5α-Dihydroethisterone (5α-DHET; developmental code name HE-3562) is an active metabolite of the formerly clinically used but now-discontinued progestin ethisterone and the experimental and never-marketed hormonal antineoplastic agent ethynylandrostanediol (HE-3235). Its formation from its parent drugs is catalyzed by 5α-reductase in tissues that express the enzyme in high amounts like the liver, skin, hair follicles, and prostate gland. 5α-DHET has significant affinity for steroid hormone receptors and may contribute importantly to the activities of its parent drugs.

==Pharmacology==

===Pharmacodynamics===
The affinity of 5α-DHET for the androgen receptor (AR) is relatively high, in the range of 38 to 100% of that of dihydrotestosterone (DHT). A study found that, similarly to norethisterone and its 5α-reduced metabolite 5α-dihydronorethisterone, 5α-DHET showed increased affinity for the AR but decreased androgenic potency relative to ethisterone (K_{i} = 16.1 nM for 5α-DHET and 101.1 nM for ethisterone, a 6-fold difference in affinity). The decreased androgenic activity of 5α-DHET in spite of increased affinity for the AR relative to ethisterone suggests that it has comparatively reduced efficacy as an agonist of the receptor, analogously to selective androgen receptor modulators (AR partial agonists) and antiandrogens (AR antagonists). 5α-DHET has relatively low affinity for the progesterone receptor, only about 12% of that of the progestogen progesterone. This is significantly less than that of ethisterone, which has been found to bind to the receptor with an affinity of 35% of that of progesterone. Conversely, it has relatively high affinity for the glucocorticoid receptor, about 120% of that of the corticosteroid dexamethasone. In regards to the estrogen receptors, 5α-DHET has weak affinity for the ERα of about 3.5% of that of estradiol, and does not bind to the ERβ (K_{i} > 10 μM).
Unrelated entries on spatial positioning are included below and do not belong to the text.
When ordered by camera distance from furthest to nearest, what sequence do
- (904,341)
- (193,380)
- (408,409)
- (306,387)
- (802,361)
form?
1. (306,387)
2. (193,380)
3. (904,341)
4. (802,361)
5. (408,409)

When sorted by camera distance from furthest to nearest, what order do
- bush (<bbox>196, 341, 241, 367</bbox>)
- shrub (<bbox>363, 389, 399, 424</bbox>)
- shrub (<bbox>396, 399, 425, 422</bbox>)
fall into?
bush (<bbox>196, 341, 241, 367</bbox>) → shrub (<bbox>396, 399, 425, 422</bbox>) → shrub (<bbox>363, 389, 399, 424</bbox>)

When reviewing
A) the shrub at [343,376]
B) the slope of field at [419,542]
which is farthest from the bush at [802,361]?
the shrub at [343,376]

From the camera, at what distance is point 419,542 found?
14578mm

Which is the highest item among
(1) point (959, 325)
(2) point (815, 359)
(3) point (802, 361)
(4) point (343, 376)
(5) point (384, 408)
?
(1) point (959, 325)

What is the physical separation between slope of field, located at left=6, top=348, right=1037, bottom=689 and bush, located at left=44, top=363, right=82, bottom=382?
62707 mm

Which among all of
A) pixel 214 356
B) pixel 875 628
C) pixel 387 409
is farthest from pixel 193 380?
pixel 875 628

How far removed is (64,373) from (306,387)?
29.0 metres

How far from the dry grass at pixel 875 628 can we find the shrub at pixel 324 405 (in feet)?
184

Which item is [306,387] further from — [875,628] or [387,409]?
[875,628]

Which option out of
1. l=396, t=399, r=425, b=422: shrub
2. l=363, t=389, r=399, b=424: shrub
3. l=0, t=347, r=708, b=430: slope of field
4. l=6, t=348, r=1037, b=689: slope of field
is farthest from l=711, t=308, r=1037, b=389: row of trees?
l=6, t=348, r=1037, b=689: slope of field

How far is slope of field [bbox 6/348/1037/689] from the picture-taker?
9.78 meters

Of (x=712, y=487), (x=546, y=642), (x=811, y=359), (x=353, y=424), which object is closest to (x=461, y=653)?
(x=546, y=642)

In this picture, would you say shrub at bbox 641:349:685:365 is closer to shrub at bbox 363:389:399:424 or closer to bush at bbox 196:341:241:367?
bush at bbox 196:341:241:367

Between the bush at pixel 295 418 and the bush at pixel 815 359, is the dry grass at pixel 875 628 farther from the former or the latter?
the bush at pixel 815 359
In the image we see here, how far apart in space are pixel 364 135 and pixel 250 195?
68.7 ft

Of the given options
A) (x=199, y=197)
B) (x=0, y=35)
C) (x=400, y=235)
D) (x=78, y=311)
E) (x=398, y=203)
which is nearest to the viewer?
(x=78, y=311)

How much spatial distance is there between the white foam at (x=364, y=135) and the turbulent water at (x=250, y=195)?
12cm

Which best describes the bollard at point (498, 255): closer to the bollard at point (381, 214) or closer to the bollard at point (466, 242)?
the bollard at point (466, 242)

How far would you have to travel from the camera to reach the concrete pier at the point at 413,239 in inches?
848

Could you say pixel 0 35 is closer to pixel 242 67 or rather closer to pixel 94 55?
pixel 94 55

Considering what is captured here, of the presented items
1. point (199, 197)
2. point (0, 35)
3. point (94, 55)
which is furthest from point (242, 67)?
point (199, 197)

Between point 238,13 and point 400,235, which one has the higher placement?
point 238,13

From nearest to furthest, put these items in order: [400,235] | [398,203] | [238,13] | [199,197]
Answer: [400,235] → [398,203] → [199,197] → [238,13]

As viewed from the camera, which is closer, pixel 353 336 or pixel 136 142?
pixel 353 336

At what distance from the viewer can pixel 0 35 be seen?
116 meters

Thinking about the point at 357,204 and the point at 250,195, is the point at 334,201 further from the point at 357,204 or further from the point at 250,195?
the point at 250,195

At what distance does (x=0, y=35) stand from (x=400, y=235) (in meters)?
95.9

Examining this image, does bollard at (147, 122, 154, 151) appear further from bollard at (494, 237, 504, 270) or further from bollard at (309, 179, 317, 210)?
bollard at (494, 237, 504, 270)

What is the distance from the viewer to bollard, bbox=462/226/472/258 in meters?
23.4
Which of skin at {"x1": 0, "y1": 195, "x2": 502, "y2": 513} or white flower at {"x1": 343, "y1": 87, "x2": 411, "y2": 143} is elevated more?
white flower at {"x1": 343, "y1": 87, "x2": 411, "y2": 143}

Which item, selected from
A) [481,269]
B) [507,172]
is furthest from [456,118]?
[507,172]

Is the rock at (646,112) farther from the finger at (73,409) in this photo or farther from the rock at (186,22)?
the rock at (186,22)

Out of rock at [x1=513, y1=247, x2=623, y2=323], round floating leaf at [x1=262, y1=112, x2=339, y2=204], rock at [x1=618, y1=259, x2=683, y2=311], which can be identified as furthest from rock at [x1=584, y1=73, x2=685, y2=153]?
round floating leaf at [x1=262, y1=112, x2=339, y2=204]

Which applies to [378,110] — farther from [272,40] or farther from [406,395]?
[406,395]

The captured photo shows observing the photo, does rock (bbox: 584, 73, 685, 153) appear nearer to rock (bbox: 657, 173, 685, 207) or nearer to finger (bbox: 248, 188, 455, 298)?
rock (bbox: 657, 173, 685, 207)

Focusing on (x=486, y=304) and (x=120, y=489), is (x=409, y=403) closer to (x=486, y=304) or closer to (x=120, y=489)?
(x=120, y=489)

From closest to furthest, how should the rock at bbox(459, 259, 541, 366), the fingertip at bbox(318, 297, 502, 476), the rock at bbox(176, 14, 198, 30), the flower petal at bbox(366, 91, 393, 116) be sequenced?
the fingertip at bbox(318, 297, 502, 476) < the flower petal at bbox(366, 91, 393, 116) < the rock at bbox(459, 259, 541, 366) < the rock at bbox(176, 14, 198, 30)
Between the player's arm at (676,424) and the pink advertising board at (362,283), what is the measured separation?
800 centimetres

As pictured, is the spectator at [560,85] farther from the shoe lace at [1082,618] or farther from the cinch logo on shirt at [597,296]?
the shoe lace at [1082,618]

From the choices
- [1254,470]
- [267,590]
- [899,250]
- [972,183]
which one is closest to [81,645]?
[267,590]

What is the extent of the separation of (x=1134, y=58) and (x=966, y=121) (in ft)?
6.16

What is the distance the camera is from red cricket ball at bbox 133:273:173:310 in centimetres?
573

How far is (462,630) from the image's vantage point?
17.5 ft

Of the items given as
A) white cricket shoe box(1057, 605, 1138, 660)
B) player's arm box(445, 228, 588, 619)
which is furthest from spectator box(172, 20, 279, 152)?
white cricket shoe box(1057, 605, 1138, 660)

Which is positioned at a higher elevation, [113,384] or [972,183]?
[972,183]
In addition to steroid hormone receptors, 5α-DHET has very high affinity for sex hormone-binding globulin (K_{d} = 0.18 nM), an androgen and estrogen binding and transport protein that has the effect of intermittently inactivating steroid hormones (but also prolonging their half-life in the body). Its affinity for this protein is among the highest of any known compound and has been found to be roughly equal to that of DHT and mesterolone (1α-methyl-DHT). This property may contribute to the androgenic activity of 5α-DHET's parent drug ethisterone by displacing endogenous androgens like testosterone and DHT from SHBG.

===Pharmacokinetics===
Metabolism studies of ethynylandrostanediol revealed that 5α-DHET can be metabolized via C7β and C16α hydroxylation.

==Chemistry==

5α-DHET, also known as 5α-dihydro-17α-ethynyltestosterone (17α-ethynyl-DHT) as well as 17α-ethynyl-5α-androstan-17β-ol-3-one or 5α,17α-pregn-20-yn-17β-ol-3-one, is a synthetic androstane steroid and a derivative of testosterone. It is specifically the combined derivative of 5α-dihydrotestosterone (DHT) and ethisterone (17α-ethynyltestosterone). The steroid is also closely related to ethynylandrostanediol (17α-ethynyl-5α-androstane-3α,17β-diol).

===Analogues===
Some closely related synthetic 5α-reduced steroid metabolites include 5α-dihydronandrolone, 5α-dihydronormethandrone, 5α-dihydronorethandrolone, 5α-dihydronorethisterone, and 5α-dihydrolevonorgestrel, as well as 19-norandrosterone and 19-noretiocholanolone.

===Derivatives===
The steroidal antiandrogen zanoterone (WIN-49596), which was investigated in the 1990s for the treatment of benign prostatic hyperplasia but was never marketed, was derived from 5α-DHET. In terms of chemical structure, it is 5α-DHET with a pyrazole ring-containing moiety fused at the C2 and C3 positions.

===Synthesis===
A partial synthesis of 5α-DHET from androstenedione has been published.